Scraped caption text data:

★ ★ ★ ★

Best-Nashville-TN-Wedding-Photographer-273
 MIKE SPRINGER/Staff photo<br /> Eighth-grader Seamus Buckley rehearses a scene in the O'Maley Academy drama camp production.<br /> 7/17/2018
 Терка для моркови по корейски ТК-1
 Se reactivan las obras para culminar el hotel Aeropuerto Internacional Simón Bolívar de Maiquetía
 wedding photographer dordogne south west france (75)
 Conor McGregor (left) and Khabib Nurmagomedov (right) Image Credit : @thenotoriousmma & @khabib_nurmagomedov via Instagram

★ ★ ★ ★

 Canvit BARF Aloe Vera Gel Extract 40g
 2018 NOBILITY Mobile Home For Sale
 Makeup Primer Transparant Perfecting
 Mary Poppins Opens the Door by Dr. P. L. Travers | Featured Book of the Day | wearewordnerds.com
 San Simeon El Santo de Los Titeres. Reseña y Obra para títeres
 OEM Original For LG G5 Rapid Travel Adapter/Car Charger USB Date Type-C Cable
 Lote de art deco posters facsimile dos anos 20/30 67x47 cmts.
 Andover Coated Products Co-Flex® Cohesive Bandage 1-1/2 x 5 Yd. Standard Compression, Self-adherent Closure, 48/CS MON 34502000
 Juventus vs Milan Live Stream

★ ★ ★ ★

What you will do:
Your reply is to repeat, unchanged, the lines above running from the one with "MIKE SPRINGER/Staff photo<br" up to and including the one with "Conor McGregor (left)".

Answer to the problem:
 MIKE SPRINGER/Staff photo<br /> Eighth-grader Seamus Buckley rehearses a scene in the O'Maley Academy drama camp production.<br /> 7/17/2018
 Терка для моркови по корейски ТК-1
 Se reactivan las obras para culminar el hotel Aeropuerto Internacional Simón Bolívar de Maiquetía
 wedding photographer dordogne south west france (75)
 Conor McGregor (left) and Khabib Nurmagomedov (right) Image Credit : @thenotoriousmma & @khabib_nurmagomedov via Instagram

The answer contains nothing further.